In order for the earth to open and swallow them up, we must raise our voices for what is right for our flailing republic. We must stomp our feet loudly as we march for what we believe. We must blow the trumpets of justice, fairness and equality until the exclusionist wall with which they surround themselves comes tumbling down.
Why should we keep pushing, when so many before have tried and failed? Because unlike those who find it a lot less challenging to keep us penned into convenient stereotypes of race and religion and ethnicity and gender and sexual preference, who fight to reconstruct our country into a place where they won't be frightened by the Muslim family next door, we fight for an America where being generous with our neighbors, all our neighbors, is the ideal truest to the foundation of our founders' vision of life, liberty and the pursuit of happiness.
"This [country] is the ideal micro-world, and entire world," Ruslan Tsarni, uncle of the accused Boston bombers told a gaggle of reporters gathered outside his Maryland home, during the manhunt for his young nephew. "I respect this country. I love this country - this country, which gives [a] chance to everybody to be treated as a human being."
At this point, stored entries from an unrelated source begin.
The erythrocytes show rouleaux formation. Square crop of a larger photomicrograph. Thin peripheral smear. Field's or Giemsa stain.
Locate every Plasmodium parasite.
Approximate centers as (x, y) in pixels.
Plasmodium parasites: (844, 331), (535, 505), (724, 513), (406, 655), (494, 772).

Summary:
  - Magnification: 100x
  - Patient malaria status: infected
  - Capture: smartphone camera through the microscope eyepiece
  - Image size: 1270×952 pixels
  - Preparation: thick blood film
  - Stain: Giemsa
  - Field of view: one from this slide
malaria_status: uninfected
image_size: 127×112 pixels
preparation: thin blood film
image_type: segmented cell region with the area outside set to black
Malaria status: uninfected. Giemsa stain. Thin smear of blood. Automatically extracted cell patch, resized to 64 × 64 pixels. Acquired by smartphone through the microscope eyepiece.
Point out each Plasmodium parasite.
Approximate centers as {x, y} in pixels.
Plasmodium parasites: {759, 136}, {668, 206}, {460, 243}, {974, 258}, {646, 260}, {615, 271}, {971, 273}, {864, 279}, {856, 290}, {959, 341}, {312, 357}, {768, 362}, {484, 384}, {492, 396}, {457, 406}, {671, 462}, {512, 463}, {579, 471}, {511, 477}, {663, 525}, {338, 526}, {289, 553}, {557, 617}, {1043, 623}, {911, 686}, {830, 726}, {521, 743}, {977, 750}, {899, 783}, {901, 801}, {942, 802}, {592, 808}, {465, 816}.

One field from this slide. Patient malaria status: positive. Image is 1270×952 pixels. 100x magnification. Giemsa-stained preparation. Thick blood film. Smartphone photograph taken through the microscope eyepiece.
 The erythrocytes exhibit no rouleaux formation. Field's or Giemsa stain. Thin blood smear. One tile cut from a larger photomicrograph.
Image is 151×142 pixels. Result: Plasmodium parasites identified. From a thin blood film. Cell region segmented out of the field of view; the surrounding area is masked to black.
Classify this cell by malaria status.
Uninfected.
The honor, love and respect for America, of which Rusaln Tsarni speaks, is not just the voice in the heart of an immigrant (or this child of immigrants); it is the song that is played in the hearts of all those around the world who look to us as a light of liberty and a guarantor of self-determination. But none of that is true, if we cannot come together as one nation, to lift up the weak, protect the sick and provide justice in balanced measure, to all who choose to call America home. Whether one's family has been here one generation or fifteen, we will destroy our promised land, if we destroy the generous promise of a free and open democracy, to the world.